* **SELECTED EXCERPT**

The idea that our dreams are somehow prophetic, or at the very least suggestive of our mental peculiarities has fascinated our collective unconscious, since, let’s say, cro-magnon-man, who upon waking one morning realized that “all matter is merely energy condensed to a slow vibration — that we are all one consciousness experiencing itself subjectively. There is no such thing as death; life is only a dream, and we are the imagination of ourselves…”*
He went on to beat his wife senseless with a club before leaving town for Los Angeles where he hoped to star in parts one, two, three, and seven of the soon-to-be-infamous Chain of Gorgon series.
Last night I dreamt that I was running from a parade of machete-wielding sociopaths whose plan for world domination relied upon the acquisition of a pine box which they would submerge into the depths of the ocean carrying their Commander.
The other part of the story involved a hybrid of Austin Scarlett (look it up, I’m too ashamed to provide the hyperlink) and Matt Smith (No, I have NOT begun season two yet, please don’t spoil anything for me), who, as a man of action was required to swim across a nondescript room whereupon he was sucked into the bathroom by a magnetic or vacuum force of some kind in order to close a portal to another dimension. He returned a moment later in frustration, opened the door to the adjacent room, and flushed the toilet. Here, I was ashamed, knowing the tiny turd flowing down the stream was mine (Why did I not flush!) and that somehow this had irrevocably ruined his master plan.

* **INFORMATION PROVIDED**
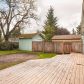 7434 SE 86th Avenue, Portland, OR 97266 ID:940734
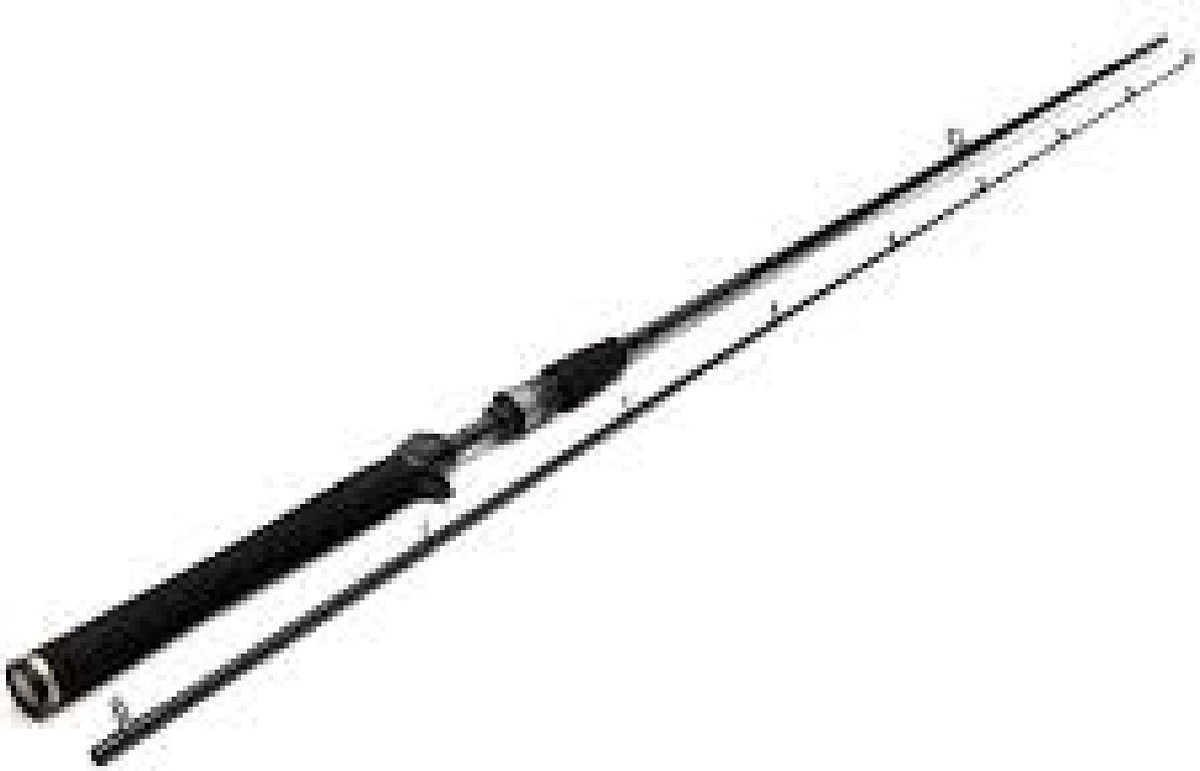 Westin W3 Vertical Jigging-T 2nd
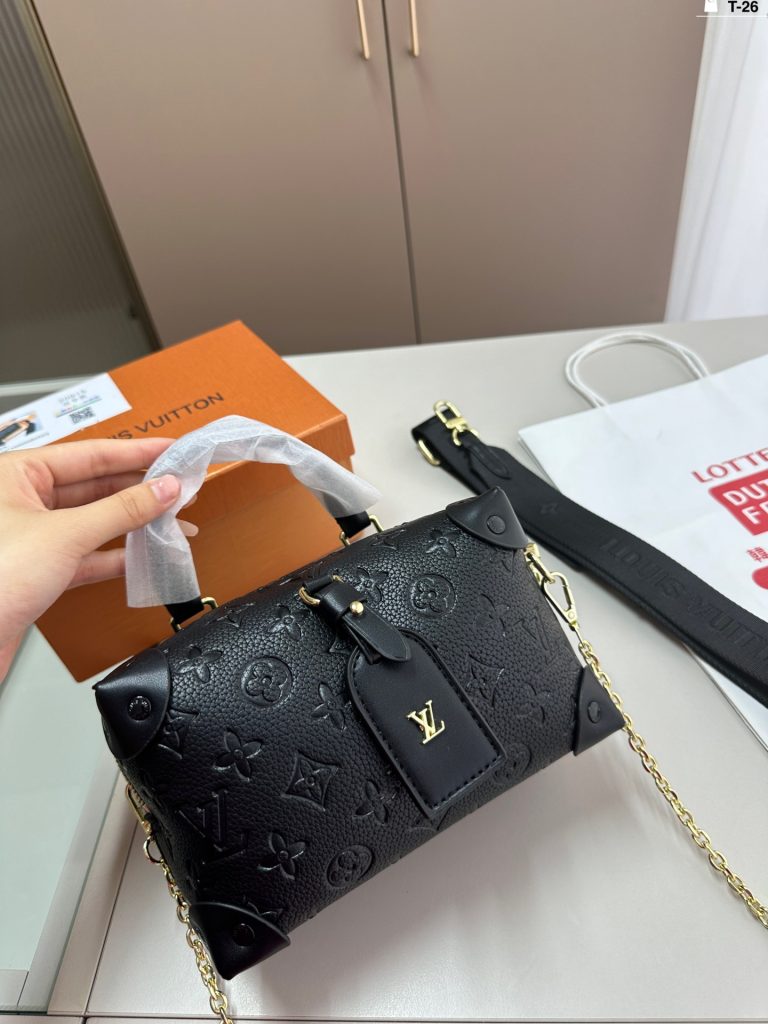 FashionReps Bags 07YA9383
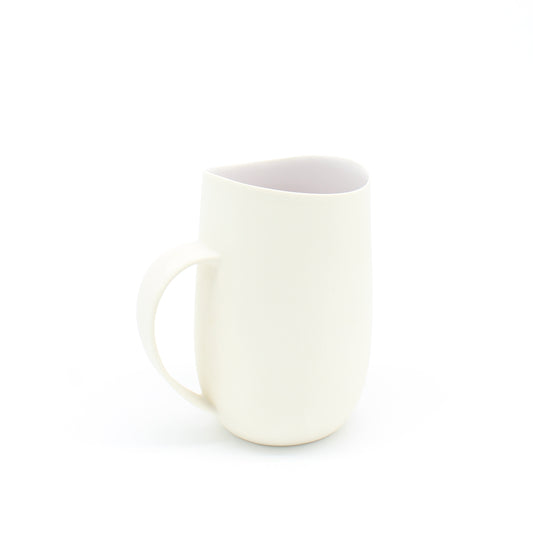 Tall Mug in Lavender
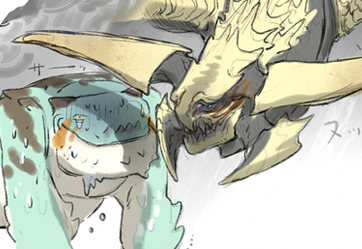 Fruitsoup_'s tweet photo. @Chudacabra @Ashe_3h https://t.co/ccWRq035ET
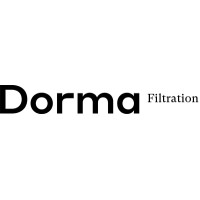 Dorma Filtration logo, Dorma Filtration contact details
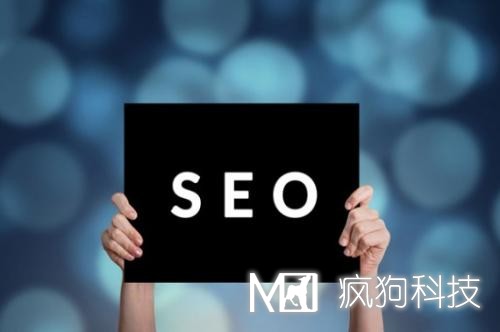 網(wǎng)站優(yōu)化時(shí)如何保持網(wǎng)站的良性發(fā)展？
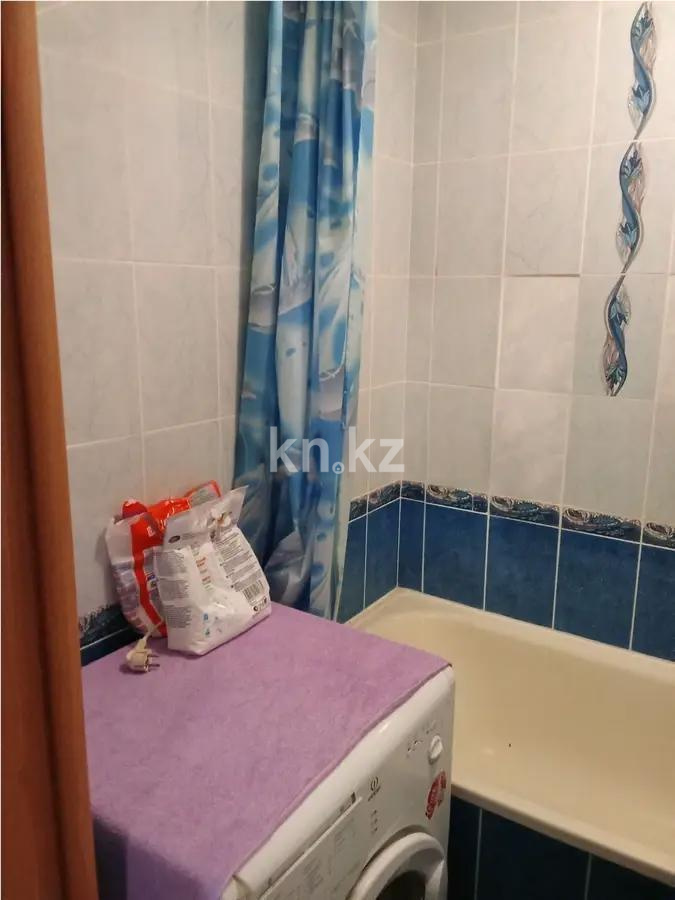 Продажа 1-комнатной квартиры, 34 м² в Караганде - фото 3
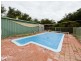 4 Malbec Lane, The Vines WA 6069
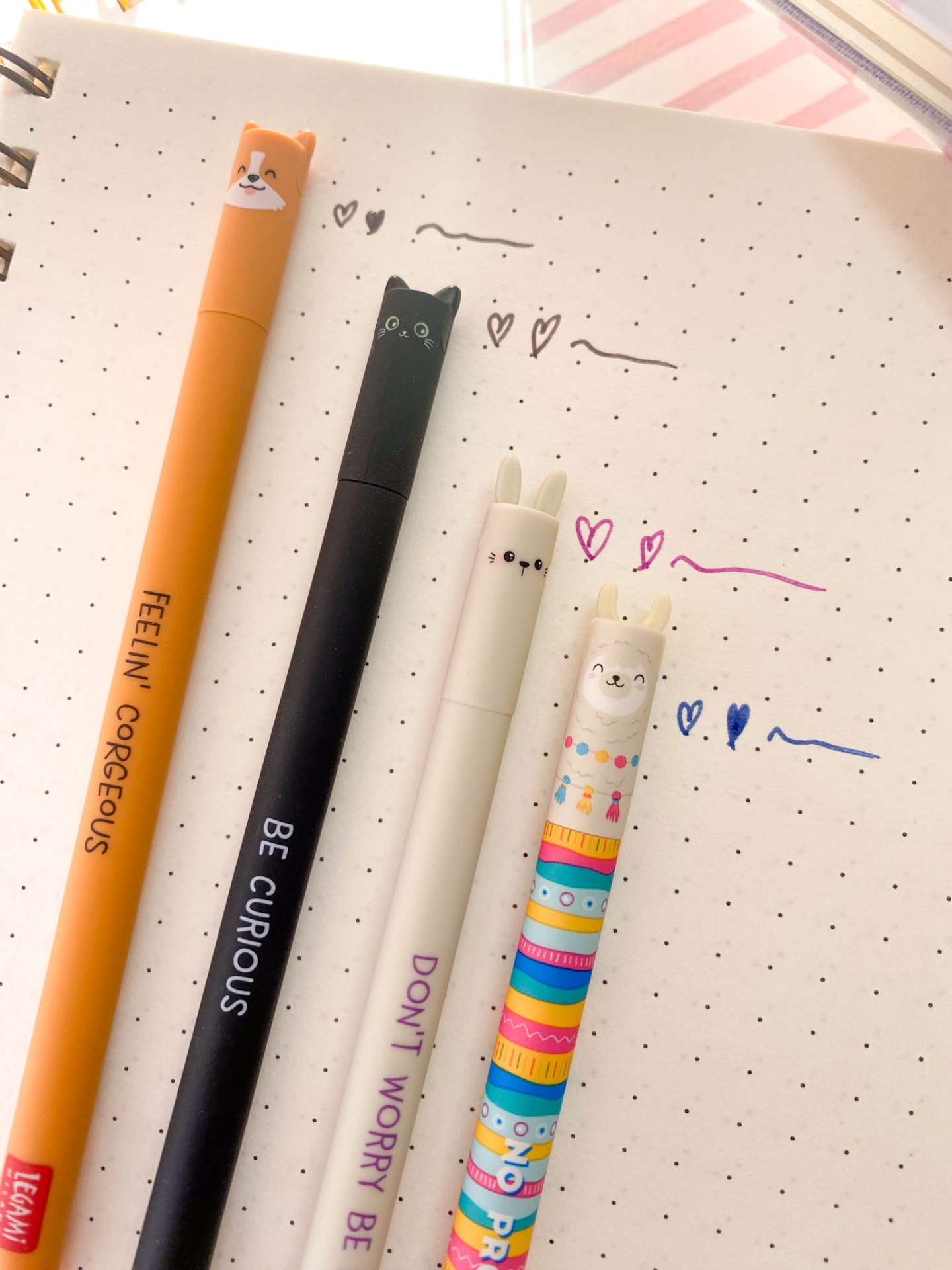 100 ideias de journalingpara estimular a criatividade, organizar pensamentos e tornar a escrita mais divertida. ✨ 100 ideias de journalingpara estimular a criatividade, organizar pensamentos e tornar a escrita mais divertida. ✨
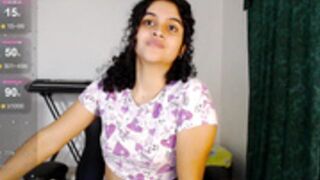 sw33bonii_2024-02-27_05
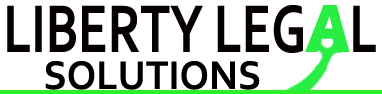 Liberty Legal Solutions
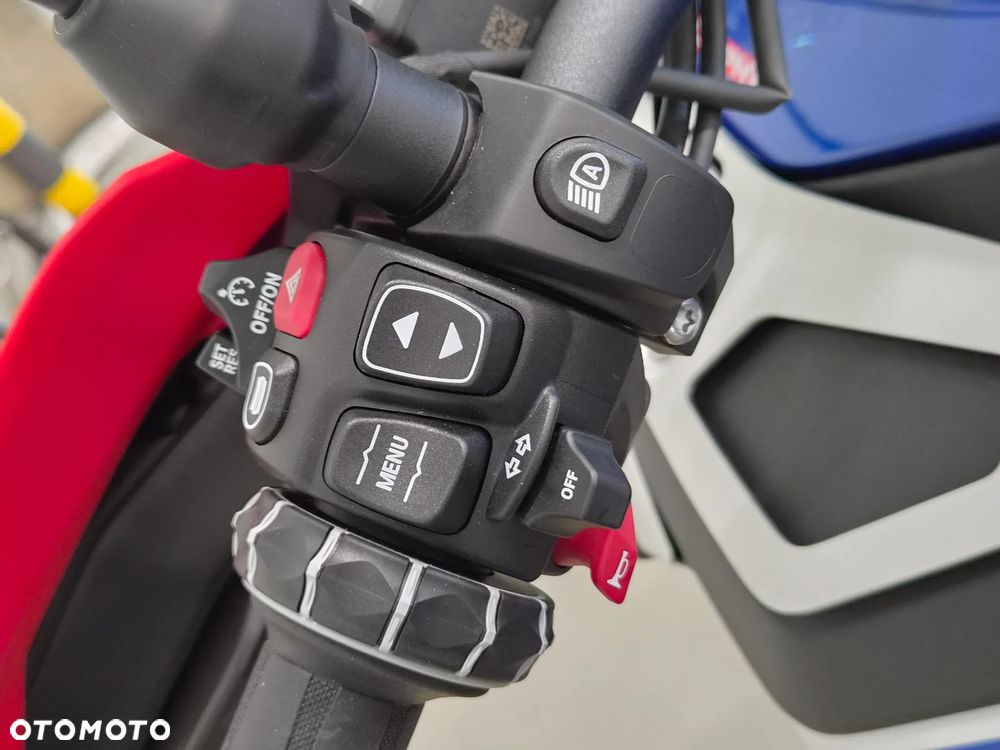 BMW GS - 14
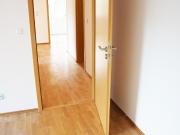 Zu Verkaufen 3 Schlafzimmer Wohnung Hannover Deutschland... Zu Verkaufen 3 Schlafzimmer Wohnung Hannover Deutschland...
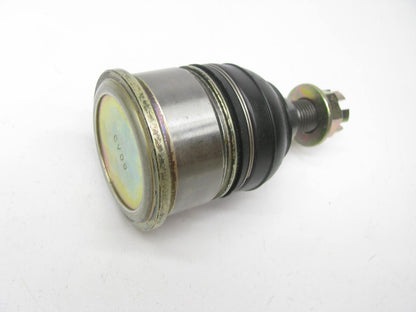 Moog K9643 FRONT LOWER Suspension Ball Joint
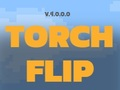 Игра Факел Флип онлайн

* **PROBLEMS TO WORK ON**
a. Can you write out the essay on dreams again from "The idea that" to "of Gorgon series.", replacing "Los Angeles" with "San Francisco"?
b. Do these statements agree with the essay on dreams? Answer yes or no for each, and quote the words that decide it.
(i) In the dream, the sociopaths planned to submerge a pine box in the ocean.
(ii) The writer has already begun season two.
(iii) The hybrid figure flushed the toilet after opening the door to the adjacent room.

* **LIST OF ANSWERS**
a.
The idea that our dreams are somehow prophetic, or at the very least suggestive of our mental peculiarities has fascinated our collective unconscious, since, let’s say, cro-magnon-man, who upon waking one morning realized that “all matter is merely energy condensed to a slow vibration — that we are all one consciousness experiencing itself subjectively. There is no such thing as death; life is only a dream, and we are the imagination of ourselves…”*
He went on to beat his wife senseless with a club before leaving town for San Francisco where he hoped to star in parts one, two, three, and seven of the soon-to-be-infamous Chain of Gorgon series.

b.
(i) Yes: "a pine box which they would submerge into the depths of the ocean carrying their Commander."
(ii) No: "No, I have NOT begun season two yet."
(iii) Yes: "opened the door to the adjacent room, and flushed the toilet."